New York Congressman Chris Collins Arrested on Insider-Trading Charges

Congressman Chris Collins Arrested For Insider Trading

Congressman Chris Collins Arrested For Insider Trading

The charges were announced and the was indictment unsealed in New York City on Wednesday. The allegation is that Collins told his son Cameron nonpublic information about the company's drug trials in order to facilitate "timely trades". His son, Cameron Collins, and Stephen Zarsky, the father of Cameron's fiancee, were also indicted on the same charges. Cameron Collins then allegedly traded on that inside information and passed it to Zarsky "so that they could utilize the information for the same objective", according to the indictment.
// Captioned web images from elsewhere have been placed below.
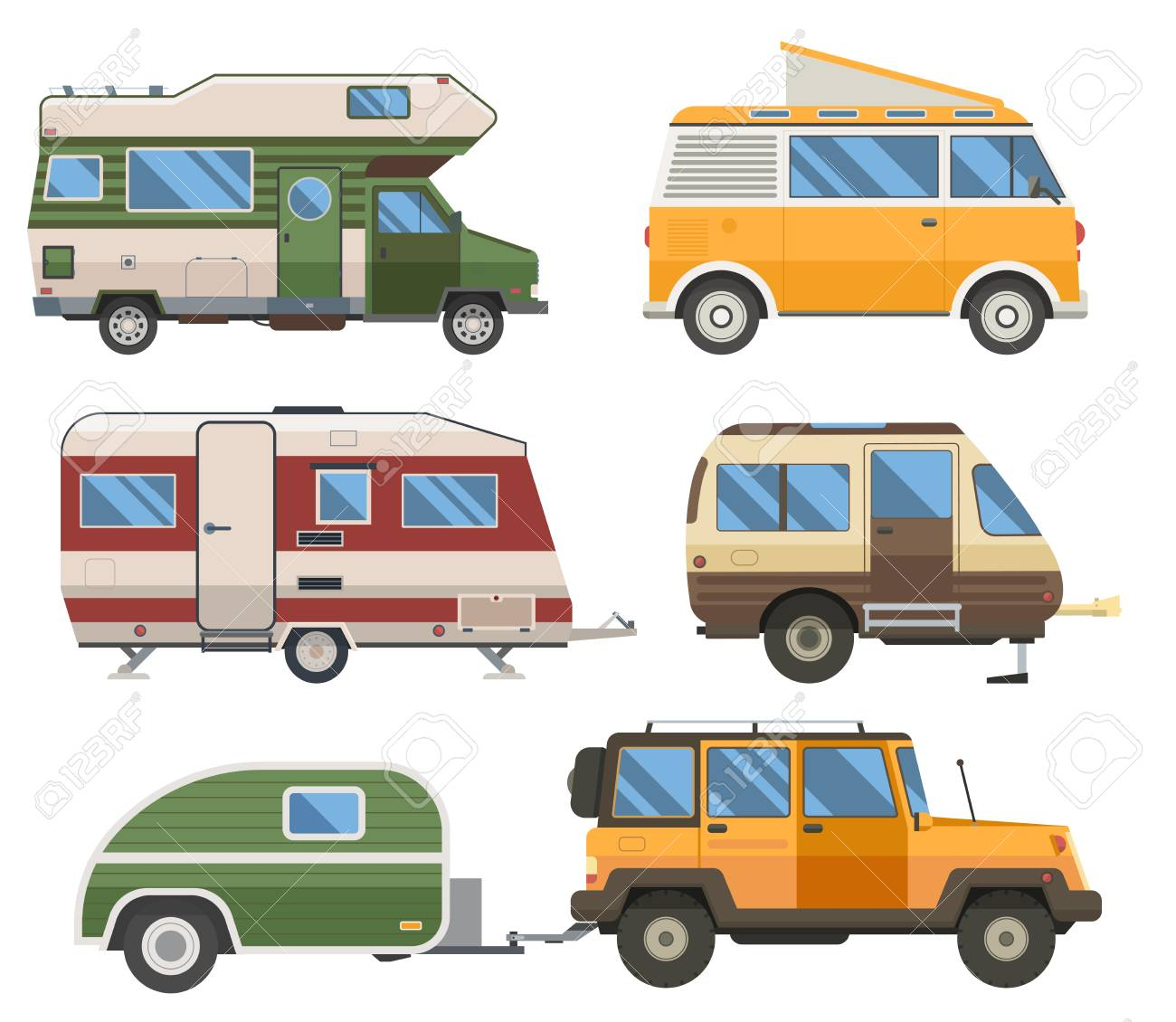 Travel cars collection. Rv campers, camping trailers and caravans set. Road traveler trucks and motorhomes in flat design. - 121826512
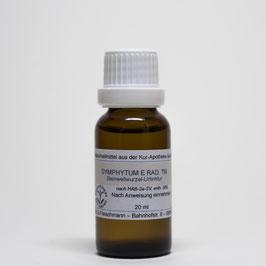 Symphytum e rad. TM – Beinwellwurzel-Urtinktur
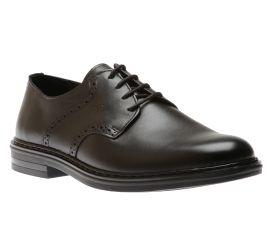 Mens Plain Toe Black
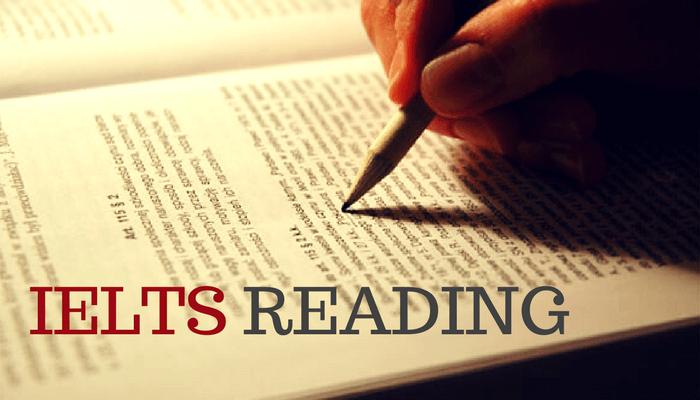 Luyện kỹ năng Reading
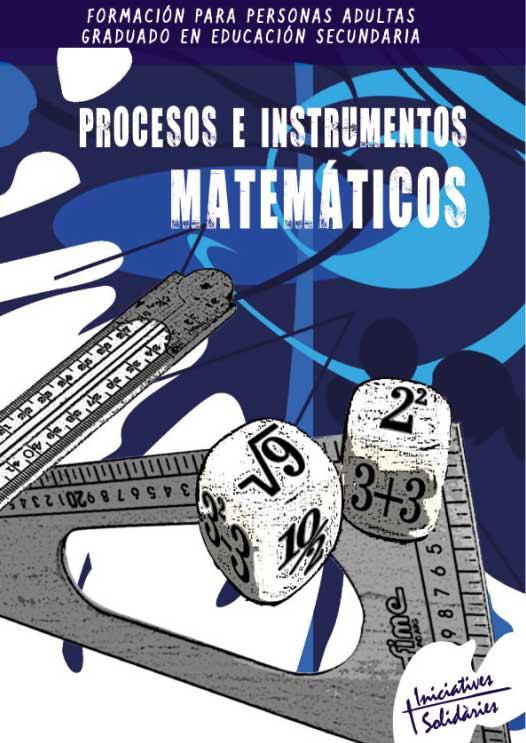 Procesos e Instrumentos Matemáticos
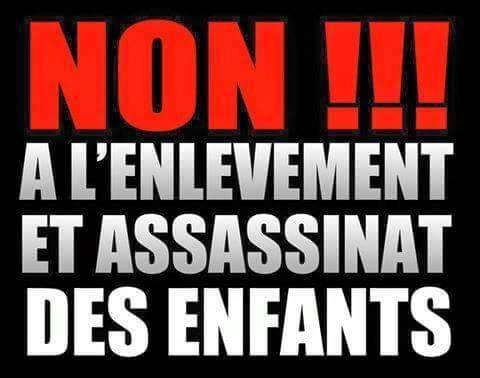 """""""Non aux enlèvements"""", une infographie qui circule bien sur les réseaux sociaux. Ph: DR"""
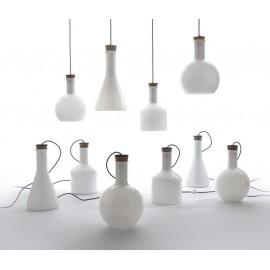 Labware table lamp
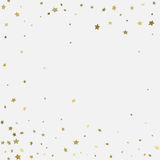 Gold 3d stars on white background Stock Photography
Collins, his son and Zarksy are scheduled to be arraigned in Manhattan federal court at 2:30 p.m.

They added: "It is notable that even the government does not allege that Congressman Collins traded a single share of Innate Therapeutics stock". The case involved Innate Immunotherapeutics, an Australian biotech company. for which Collins served as a board member.

Charging documents said Innate was testing a drug called MIS416, to see if it was an effective treatment for Secondary Progressive Multiple Sclerosis.

The congressman, through his attorneys, denied any wrongdoing.

German couple convicted for selling son online for sex
In May 2015, the couple started abusing the woman's son, with the man at first offering the child cash. It said the mother was aware from the start of the man's pedophile tendencies and previous conviction.

On the day after the trial results were released, the company's stock lost 92 percent of its value.

Collins, who represents Buffalo's suburbs and counties in upstate NY, was the first House Republican to openly support Trump's bid for the party's nomination in the 2016 race, and he has remained a loyalist to the president.

Chris Collins' lawyers responded swiftly, insisting he will be "completely vindicated". The outside, non-partisan Office of Congressional Ethics began a review of Collins' activity in March 2017 and voted to send its findings to the House ethics panel that July, which can formally launch investigations and recommend any sanctions against any lawmaker it determines has broken any rules.

This led to three trades, it is alleged, that helped the defendants avoid $768,000 United States in losses.